Sie schätzte die Distanz und überlegte kurz. Eigentlich müsste es klappen. Nur musste sie die Aufmerksamkeit von Benedikt erheischen. Da alle Porträts immer noch auf ihn einschwatzten, pfiff sie. Das war so ungewöhnlich, dass Benedikt aufblickte und sich suchend umschaute. Verena pfiff erneut. Er schaute herum und beim dritten Pfiff merkte er, dass es Verena war.
“Du wirst kaum bis zum Morgen aushalten”, rief Verena, “aber ich kann dir helfen. Wenn ich sagte ‘Jetzt” musst du mit einem Ruck den Faden reissen und dich gleichzeitig mit dem linken Fuss von der Wand abstossen.”
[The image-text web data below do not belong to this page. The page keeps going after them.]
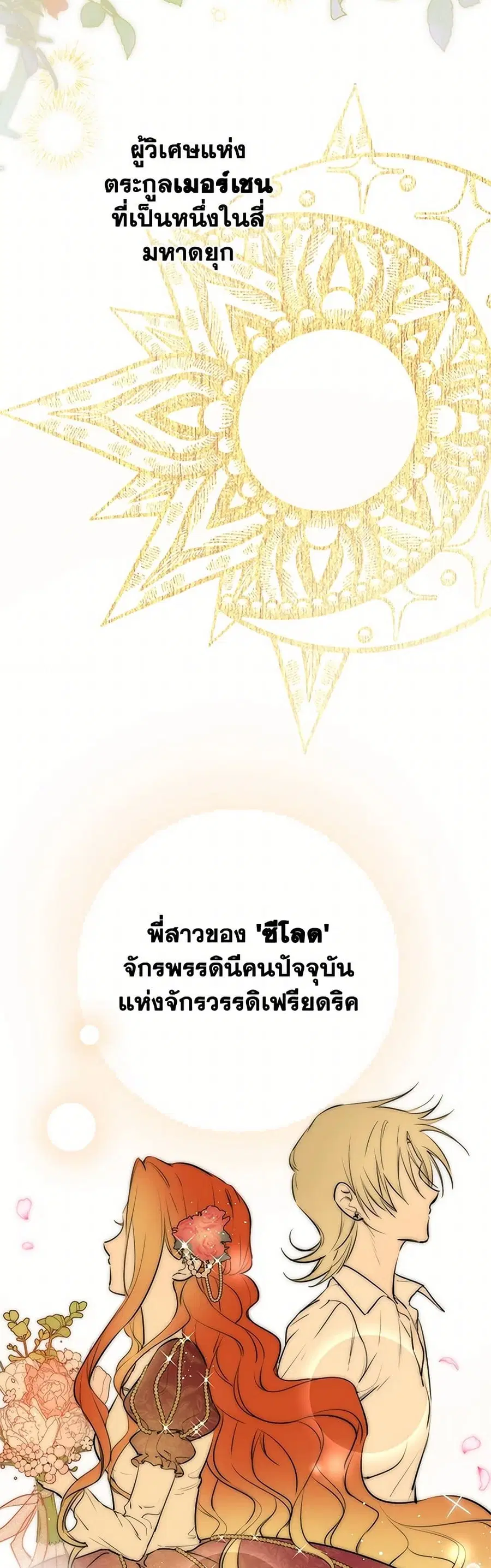 The Strongest Characters in the World are Obsessed With Me ตอนที่ 83 หน้า 3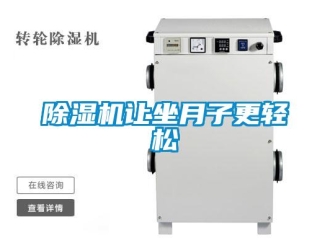 企業新聞除濕機讓坐月子更輕松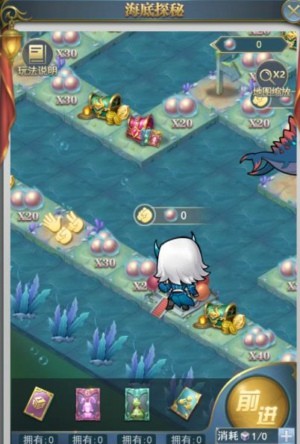 斗罗大陆h5海神盛典活动 海神盛典有什么奖励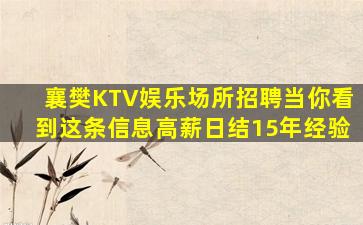襄樊KTV娱乐场所招聘当你看到这条信息高薪日结15年经验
Benedikt nickte etwas atemlos. Er wusste, er hatte nicht wirklich die grosse Wahl. Ihm war Verena schon früher aufgefallen. Sie hatte nicht nur das Herz auf dem richtigen Fleck, sondern auch den Kopf richtig angeschraubt. Wenn sie was im Schilde führte, setzte sie es auch um. Es war ihm nicht entgangen, dass sie schon zweimal versuchte, in seine Nähe zu kommen. Vielleicht war das der Moment, um sich etwas besser kennen zu lernen? Während des Tages war es eh schwieriger, da mussten sie Porträts sein und still halten.
Verena bereitete sich vor. Sie würde viel Kraft brauchen. Also dehnte sie nochmals ihre Muskeln, beobachtete das Geschehen, schätzte Kraft und Distanz nochmals ab und nahm dann tief Luft.
Sie riss mit den rechten Arm hoch und stiess sich vom Rahmen ab. Gleichzeitig drückte sie sich mit aller Kraft beider Beine von der Wand ab. Und schon war sie unterwegs.
“Jetzt”, schrie sie. Dann streckte sie sich und segelte genau in Richtung Benedikt. Dieser machte wie geheissen.
Und plötzlich war es mucksmäuschenstill im Raum. Alles rissen Augen, Münder und Ohren auf. Was um Himmels willen ging da vor sich. Eine Rettungsaktion, durchfuhr es Verena. Sie landete genau wie berechnet nach der Hälfte des Weges zur anderen Wand. Blitzschnell rollte sie sich wie eine Katze zusammen und rollte weiter Richtung Benedikt. Dieser segelte ebenfalls dem Boden zu, nur viel schneller. Es war ihm nicht gelungen aus dem Rahmen zu fallen und er steckte noch drin.
Alle hielten den Atem an. Da, kurz bevor Benedikt auf den Boden fiel, rollte Verena gerade noch unter seinen Rahmen und federte seinen Sturz ab.
Julia kicherte. Benedikt war bildvoran direkt auf Verena gefallen und der Rahmen verdeckte die beiden. Genüsslich lehnte sie sich zurück.
Und mit einmal ging der Lärm wieder los. Alle schrien, riefen, lachten durcheinander und die Ohnmächtigen kamen wieder zu sich, nur um nach dem Hören und Verstehen, was geschah, gleich wieder in Ohnmacht zu fallen.
“Wir müssen die Bildanordnung und Aufhängung prüfen”, sagte der Kurator am nächsten Morgen, als er die Bescherung sah. “Das Bild von Verena passt ja gar nicht in den Rahmen. Kein Wunder fiel sie schon mehrmals raus. Aber wundert mich nur, wie der Benedikt dahin kam. Ich denke, wir könnten beide in einen neuen Rahmen stellen. Zusammen. Von Motiv und Bildgebung passt es gar nicht so schlecht.”